Le message est clair: «les États-Unis n’ont pas oublié cet épisode. On ne joue pas quand les États-Unis s’engagent». Raisons pour lesquelles la FIFA se trouverait aujourd’hui «sous pression» pour que la candidature américaine aboutisse. Et c’est dans ce sens qu’il conviendrait, toujours selon l’expert français, d’interpréter «la communication agressive» de Trump, manifestement pris de court.
«Ceux qui se sont occupés de la candidature américaine n’ont jamais mis Trump dans la boucle. Conscients de son image clivante, ils ont même tout fait pour qu’il ne soit pas associé à la candidature. Il faut dire que lui aussi s’en moquait, pensant que 2026 était déjà joué. Là, ça change parce qu’on l’a informé que le Maroc pourrait bien créer la surprise», ajoute le géopoliticien français.

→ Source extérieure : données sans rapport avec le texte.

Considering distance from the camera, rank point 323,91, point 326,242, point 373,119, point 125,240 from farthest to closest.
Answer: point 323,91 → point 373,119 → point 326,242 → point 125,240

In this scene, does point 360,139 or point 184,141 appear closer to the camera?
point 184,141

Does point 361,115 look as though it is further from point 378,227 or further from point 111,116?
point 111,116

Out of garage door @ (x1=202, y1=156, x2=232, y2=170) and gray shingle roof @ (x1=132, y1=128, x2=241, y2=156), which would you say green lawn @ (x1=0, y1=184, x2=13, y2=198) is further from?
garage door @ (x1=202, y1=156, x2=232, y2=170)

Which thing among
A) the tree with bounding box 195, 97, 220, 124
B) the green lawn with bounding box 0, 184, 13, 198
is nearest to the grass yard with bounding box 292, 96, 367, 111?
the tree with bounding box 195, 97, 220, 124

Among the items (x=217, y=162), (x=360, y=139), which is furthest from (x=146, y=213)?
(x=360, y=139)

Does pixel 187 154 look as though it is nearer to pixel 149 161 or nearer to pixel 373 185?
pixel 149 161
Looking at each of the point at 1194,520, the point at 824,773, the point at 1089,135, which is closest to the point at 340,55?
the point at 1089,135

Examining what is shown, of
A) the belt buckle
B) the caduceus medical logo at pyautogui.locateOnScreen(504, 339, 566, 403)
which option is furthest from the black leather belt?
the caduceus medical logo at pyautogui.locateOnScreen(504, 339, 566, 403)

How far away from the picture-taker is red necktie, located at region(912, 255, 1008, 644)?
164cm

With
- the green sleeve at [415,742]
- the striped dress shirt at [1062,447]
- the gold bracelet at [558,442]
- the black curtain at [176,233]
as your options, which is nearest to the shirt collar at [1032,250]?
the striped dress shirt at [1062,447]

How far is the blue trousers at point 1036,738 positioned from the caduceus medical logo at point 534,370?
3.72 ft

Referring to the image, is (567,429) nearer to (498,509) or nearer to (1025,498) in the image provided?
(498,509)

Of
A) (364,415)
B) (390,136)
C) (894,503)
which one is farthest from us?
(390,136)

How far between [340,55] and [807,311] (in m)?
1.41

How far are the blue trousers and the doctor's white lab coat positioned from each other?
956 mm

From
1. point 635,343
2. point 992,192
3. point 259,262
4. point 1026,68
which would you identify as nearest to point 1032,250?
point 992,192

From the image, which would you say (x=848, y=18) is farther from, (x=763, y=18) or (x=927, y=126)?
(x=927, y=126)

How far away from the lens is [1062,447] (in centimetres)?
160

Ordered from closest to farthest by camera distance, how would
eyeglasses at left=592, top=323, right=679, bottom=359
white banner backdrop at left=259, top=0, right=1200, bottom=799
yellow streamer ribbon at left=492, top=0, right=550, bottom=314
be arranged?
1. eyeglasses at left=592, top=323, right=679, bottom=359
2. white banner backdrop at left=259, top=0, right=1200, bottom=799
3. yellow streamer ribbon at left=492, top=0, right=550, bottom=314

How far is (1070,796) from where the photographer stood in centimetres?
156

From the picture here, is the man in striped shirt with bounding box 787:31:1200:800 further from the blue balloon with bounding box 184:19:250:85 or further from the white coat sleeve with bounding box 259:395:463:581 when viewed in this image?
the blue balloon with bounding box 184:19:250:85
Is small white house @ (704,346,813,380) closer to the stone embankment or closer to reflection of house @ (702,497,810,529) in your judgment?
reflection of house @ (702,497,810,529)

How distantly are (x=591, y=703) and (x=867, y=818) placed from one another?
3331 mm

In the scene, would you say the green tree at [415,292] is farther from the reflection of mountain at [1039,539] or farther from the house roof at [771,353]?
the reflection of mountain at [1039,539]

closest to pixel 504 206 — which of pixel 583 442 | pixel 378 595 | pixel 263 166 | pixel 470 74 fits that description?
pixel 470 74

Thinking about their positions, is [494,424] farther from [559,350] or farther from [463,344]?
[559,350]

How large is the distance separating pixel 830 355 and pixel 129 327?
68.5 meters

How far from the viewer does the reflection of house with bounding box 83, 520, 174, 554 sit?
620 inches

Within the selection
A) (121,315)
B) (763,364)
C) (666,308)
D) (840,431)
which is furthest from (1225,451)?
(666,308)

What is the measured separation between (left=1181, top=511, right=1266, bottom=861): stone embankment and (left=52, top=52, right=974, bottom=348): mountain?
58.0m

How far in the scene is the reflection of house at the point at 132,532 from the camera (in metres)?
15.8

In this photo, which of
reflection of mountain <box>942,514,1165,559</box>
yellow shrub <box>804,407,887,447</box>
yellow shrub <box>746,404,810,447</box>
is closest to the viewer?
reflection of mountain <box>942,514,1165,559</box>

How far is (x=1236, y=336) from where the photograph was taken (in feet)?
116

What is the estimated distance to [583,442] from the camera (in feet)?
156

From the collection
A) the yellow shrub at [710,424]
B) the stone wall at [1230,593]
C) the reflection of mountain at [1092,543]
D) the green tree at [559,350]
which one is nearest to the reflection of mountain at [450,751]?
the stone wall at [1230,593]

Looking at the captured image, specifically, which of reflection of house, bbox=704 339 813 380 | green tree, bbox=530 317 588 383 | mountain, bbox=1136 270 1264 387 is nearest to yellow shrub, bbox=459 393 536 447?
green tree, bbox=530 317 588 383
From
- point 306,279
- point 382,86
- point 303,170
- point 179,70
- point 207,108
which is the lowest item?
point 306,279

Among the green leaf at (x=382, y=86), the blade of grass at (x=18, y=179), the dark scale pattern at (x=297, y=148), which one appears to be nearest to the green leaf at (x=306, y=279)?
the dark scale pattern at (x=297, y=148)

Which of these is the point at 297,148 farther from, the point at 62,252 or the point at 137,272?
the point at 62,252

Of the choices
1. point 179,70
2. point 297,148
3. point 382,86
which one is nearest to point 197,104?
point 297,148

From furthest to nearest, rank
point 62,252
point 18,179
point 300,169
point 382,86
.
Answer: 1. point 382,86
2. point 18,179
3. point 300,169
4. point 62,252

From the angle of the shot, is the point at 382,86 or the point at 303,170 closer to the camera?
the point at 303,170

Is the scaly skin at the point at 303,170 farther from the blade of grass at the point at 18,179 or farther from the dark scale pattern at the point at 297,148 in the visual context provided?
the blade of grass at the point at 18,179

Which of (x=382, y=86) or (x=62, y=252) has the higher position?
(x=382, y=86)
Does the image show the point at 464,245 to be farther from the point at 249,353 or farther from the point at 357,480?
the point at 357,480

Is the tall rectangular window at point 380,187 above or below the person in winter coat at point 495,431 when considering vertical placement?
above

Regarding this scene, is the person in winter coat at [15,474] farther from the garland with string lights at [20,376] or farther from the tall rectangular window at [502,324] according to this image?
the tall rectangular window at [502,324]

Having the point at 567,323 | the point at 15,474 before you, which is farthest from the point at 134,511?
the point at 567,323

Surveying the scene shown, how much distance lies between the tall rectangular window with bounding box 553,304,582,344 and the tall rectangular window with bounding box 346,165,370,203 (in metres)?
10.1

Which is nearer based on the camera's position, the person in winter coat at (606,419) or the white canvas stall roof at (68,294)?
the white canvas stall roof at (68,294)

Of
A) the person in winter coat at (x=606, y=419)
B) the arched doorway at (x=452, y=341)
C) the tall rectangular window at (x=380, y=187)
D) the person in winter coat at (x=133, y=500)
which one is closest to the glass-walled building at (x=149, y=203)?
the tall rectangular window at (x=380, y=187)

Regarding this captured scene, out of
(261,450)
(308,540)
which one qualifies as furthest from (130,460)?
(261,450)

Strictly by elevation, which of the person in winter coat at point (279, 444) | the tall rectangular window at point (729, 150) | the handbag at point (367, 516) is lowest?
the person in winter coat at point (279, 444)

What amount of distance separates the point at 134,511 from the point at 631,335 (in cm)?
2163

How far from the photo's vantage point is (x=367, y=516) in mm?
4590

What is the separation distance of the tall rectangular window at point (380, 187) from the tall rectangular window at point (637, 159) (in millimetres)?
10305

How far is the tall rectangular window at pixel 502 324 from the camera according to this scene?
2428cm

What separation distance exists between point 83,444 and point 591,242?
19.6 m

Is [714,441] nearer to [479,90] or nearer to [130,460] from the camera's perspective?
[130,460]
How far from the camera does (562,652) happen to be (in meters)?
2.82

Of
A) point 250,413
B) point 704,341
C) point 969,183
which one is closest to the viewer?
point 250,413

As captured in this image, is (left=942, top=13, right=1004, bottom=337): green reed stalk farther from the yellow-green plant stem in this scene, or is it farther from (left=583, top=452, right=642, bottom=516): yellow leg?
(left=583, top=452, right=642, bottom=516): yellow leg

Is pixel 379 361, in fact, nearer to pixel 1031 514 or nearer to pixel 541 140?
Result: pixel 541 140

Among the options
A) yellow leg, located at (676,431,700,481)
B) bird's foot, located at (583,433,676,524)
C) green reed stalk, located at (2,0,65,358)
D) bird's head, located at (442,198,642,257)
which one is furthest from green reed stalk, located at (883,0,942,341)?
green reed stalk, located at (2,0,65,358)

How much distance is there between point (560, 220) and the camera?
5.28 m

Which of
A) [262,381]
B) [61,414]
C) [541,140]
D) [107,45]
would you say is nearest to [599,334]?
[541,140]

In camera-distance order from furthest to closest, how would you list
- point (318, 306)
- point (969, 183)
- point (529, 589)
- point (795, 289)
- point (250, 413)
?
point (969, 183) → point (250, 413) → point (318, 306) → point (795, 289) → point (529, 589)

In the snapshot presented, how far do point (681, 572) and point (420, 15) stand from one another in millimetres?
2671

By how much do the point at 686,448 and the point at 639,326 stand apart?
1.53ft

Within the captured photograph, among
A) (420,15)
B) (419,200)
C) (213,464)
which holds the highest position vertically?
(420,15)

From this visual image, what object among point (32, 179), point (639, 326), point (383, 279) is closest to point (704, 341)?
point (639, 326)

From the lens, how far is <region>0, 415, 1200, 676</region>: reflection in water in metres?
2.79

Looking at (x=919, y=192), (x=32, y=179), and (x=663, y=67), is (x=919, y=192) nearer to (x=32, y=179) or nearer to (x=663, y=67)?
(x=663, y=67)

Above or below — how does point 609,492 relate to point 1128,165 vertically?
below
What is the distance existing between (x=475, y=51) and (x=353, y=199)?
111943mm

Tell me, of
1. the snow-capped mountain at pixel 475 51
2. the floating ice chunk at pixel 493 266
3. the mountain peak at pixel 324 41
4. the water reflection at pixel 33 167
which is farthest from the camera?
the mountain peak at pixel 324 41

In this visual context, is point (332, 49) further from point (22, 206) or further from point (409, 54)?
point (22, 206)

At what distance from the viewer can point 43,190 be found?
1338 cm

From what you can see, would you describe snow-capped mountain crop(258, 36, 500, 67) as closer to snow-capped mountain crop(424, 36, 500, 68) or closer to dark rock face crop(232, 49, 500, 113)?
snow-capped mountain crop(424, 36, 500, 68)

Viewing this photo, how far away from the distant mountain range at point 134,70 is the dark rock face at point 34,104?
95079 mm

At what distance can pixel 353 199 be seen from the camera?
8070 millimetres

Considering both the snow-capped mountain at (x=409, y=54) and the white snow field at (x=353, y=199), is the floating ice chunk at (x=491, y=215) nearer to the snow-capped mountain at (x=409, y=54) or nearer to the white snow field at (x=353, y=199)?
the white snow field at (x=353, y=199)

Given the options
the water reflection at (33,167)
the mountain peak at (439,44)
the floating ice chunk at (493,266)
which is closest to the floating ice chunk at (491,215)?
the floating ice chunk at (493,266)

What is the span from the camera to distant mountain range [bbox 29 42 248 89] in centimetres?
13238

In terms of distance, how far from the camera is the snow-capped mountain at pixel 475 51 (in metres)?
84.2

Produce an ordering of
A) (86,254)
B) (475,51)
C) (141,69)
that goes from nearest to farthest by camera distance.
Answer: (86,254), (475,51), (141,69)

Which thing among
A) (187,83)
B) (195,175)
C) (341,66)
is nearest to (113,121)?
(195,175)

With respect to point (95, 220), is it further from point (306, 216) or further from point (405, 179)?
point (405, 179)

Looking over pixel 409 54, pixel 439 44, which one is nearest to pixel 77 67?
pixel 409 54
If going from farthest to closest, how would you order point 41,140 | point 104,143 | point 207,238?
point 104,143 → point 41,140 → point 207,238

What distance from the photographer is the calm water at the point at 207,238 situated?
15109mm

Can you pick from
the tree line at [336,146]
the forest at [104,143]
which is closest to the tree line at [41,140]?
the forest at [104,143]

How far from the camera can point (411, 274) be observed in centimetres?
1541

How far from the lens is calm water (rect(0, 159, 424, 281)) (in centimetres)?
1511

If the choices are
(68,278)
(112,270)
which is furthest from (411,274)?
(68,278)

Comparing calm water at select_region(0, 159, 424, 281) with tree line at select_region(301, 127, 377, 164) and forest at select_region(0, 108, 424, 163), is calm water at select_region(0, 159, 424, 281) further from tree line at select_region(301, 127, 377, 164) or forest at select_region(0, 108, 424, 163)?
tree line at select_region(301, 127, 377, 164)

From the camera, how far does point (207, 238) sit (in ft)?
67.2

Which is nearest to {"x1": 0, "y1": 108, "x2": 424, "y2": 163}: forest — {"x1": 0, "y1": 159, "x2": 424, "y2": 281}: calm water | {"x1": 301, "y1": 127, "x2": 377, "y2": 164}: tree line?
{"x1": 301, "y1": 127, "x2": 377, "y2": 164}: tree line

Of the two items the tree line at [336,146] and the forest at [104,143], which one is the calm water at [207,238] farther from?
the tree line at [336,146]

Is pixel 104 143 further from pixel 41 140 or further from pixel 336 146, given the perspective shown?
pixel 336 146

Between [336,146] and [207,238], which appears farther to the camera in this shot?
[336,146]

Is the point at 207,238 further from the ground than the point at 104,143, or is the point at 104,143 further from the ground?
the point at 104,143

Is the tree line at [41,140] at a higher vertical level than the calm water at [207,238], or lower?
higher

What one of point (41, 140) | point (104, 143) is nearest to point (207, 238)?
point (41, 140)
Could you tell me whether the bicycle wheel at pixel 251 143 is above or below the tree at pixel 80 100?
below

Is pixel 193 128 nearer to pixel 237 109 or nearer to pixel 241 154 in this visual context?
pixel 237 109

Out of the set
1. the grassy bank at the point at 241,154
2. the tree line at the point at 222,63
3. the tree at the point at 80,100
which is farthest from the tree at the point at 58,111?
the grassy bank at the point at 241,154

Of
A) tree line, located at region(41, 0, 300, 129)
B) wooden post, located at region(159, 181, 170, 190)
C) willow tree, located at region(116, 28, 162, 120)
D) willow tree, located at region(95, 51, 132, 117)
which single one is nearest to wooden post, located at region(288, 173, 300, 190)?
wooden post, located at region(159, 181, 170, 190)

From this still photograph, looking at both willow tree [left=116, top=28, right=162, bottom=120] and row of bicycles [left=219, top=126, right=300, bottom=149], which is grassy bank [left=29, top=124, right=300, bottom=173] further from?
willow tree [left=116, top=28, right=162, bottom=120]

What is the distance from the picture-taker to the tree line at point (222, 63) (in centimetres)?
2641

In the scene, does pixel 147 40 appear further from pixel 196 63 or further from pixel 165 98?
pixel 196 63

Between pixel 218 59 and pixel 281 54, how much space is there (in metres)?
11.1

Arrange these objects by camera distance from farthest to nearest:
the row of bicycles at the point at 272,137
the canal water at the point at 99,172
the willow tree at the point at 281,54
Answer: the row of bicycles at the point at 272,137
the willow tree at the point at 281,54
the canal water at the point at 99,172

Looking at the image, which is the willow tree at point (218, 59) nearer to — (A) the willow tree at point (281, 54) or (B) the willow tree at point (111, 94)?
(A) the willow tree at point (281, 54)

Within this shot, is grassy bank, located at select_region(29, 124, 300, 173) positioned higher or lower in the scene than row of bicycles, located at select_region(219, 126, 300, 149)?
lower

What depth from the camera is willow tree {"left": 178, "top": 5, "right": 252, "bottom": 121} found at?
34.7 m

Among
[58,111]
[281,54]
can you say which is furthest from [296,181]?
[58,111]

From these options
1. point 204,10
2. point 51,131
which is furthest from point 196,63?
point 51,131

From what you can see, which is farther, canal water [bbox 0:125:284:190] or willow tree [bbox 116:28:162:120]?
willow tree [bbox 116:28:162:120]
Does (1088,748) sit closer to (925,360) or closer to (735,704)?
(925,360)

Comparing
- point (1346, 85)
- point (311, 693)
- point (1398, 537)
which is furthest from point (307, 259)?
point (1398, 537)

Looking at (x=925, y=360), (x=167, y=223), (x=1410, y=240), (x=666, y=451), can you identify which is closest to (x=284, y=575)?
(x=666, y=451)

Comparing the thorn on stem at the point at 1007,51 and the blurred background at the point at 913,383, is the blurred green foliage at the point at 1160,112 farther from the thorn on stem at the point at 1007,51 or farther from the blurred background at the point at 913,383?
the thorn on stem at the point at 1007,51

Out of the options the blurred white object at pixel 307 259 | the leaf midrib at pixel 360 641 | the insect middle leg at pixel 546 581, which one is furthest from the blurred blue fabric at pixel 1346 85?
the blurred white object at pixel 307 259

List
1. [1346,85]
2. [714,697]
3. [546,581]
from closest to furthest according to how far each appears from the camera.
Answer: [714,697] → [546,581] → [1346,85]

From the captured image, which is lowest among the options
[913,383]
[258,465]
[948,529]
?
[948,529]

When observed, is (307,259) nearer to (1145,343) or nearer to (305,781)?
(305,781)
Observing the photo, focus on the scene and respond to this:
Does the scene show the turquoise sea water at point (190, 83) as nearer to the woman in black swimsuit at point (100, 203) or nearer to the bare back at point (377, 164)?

Et une «surprise» de très mauvais goût pour le maître de la Maison-Blanche qui fait feu de tout bois, depuis son élection en novembre dernier, pour «rendre sa grandeur à l’Amérique». En matière de foot, point de grandeur à «rendre», mais à acquérir puisque c’est «le seul sport où les Américains ne sont pas présents. Or, il s’agit là d’un véritable enjeu de puissance globale par rapport à la Chine».
«Pour les États-Unis, et notamment depuis le deuxième mandat de Barack Obama, on ne fait plus le sport uniquement pour le sport. Il y a une vraie volonté d’utiliser le sport pour montrer sa puissance, pour dominer par le sport. C’est-à-dire, organiser et gagner», conclut l’auteur de «Géopolitique du sport, une autre explication du Monde».